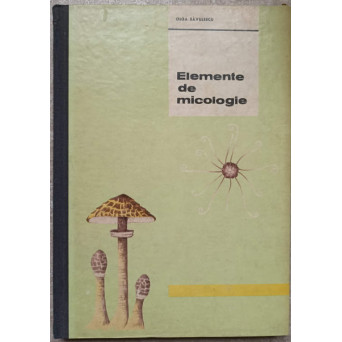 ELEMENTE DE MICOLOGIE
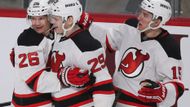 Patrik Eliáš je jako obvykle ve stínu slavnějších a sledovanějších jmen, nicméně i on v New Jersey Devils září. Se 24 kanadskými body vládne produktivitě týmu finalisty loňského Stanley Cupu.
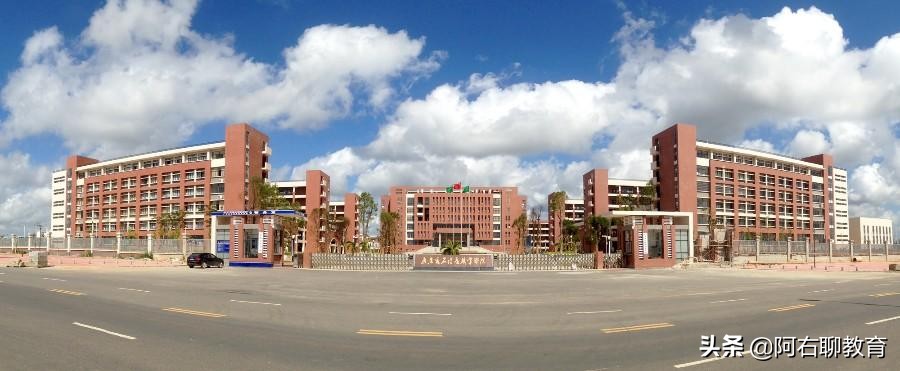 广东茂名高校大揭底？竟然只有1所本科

==

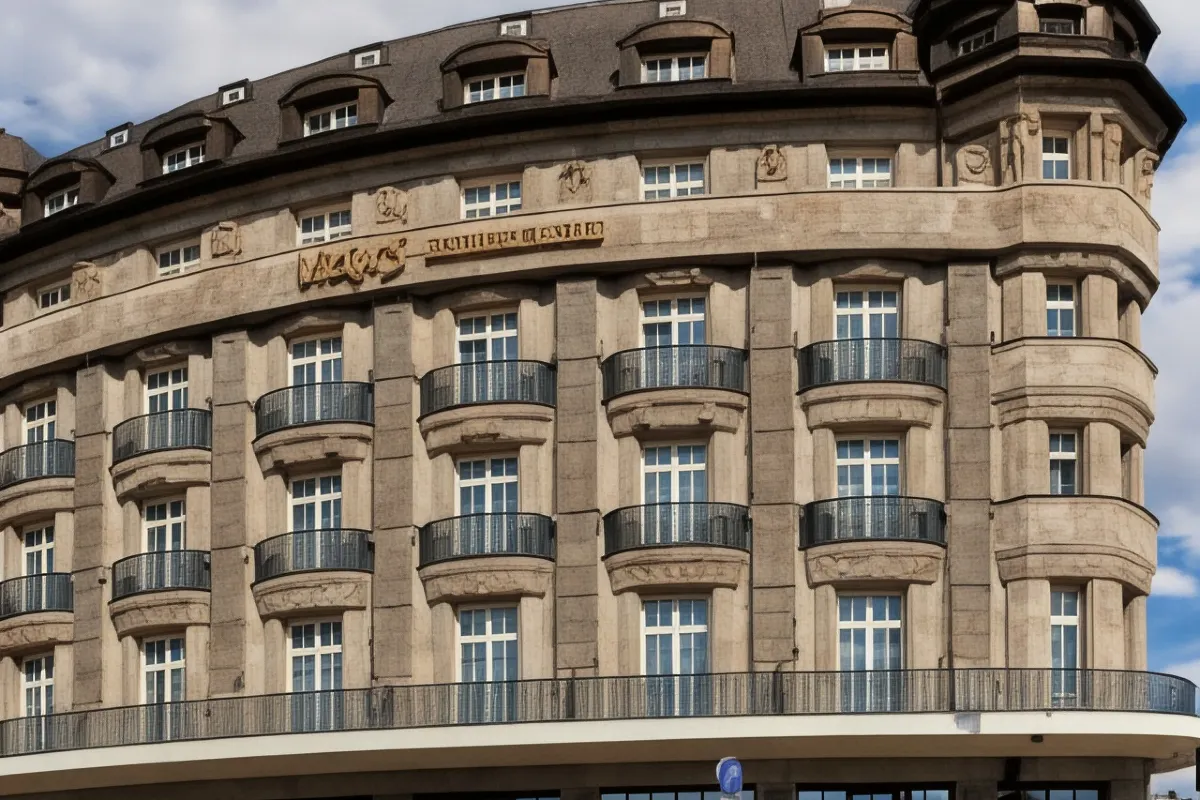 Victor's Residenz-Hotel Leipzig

** What the exercise asks **
Set the pictures aside and retype exactly the lines above from the line with "ELEMENTE DE MICOLOGIE" to the line with "广东茂名高校大揭底？竟然只有1所本科", both included, adding no others.

** Exercise output **
 ELEMENTE DE MICOLOGIE
 Patrik Eliáš je jako obvykle ve stínu slavnějších a sledovanějších jmen, nicméně i on v New Jersey Devils září. Se 24 kanadskými body vládne produktivitě týmu finalisty loňského Stanley Cupu.
 广东茂名高校大揭底？竟然只有1所本科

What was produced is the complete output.